| Supplied text |

Count the number of nth-block-high towers where the nth block is blue.

n = 1: Obviously, it can be blue or not, so there is only one tower where it can be blue.

n = 2: Now, because no two blue blocks can touch, if the second block is blue, then the first must be red, so there is 1 tower where the second block is blue.

n = 3: If the third block is blue, then the first block can be red or blue. 2 possibilities

n = 4: If the fourth block is blue, then the third block is red. Then, the second block is red or blue. If it is red, the first block can be blue or red. If it is blue, the first block must be red. 3 possibilities

Notice that for a given blue block block n, the previous blue block can be n - 2, n - 3, or n - 4 (it can't be n - 1, that block is red!). So the number of distinct towers that blue block can be in is the sum of the towers that all the potential previous blue blocks can be in.

| Aim |
Return the tower-counting passage word for word, starting at "Count the number" up to and including "second block is blue.". Rely only on the tower-counting passage for this work.

| Data shown |
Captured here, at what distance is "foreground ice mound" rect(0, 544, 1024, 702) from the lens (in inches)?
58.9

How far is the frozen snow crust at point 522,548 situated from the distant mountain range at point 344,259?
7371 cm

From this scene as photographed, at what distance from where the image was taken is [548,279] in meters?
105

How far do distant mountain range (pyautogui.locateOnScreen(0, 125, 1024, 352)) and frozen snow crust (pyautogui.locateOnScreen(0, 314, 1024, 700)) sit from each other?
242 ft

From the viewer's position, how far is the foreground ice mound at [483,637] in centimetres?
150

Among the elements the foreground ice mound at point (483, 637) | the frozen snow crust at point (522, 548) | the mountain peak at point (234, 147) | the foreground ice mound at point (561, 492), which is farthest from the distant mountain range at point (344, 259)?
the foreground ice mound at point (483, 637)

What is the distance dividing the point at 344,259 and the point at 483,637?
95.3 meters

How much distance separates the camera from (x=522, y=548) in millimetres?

| Answer for this exercise |
Count the number of nth-block-high towers where the nth block is blue.

n = 1: Obviously, it can be blue or not, so there is only one tower where it can be blue.

n = 2: Now, because no two blue blocks can touch, if the second block is blue, then the first must be red, so there is 1 tower where the second block is blue.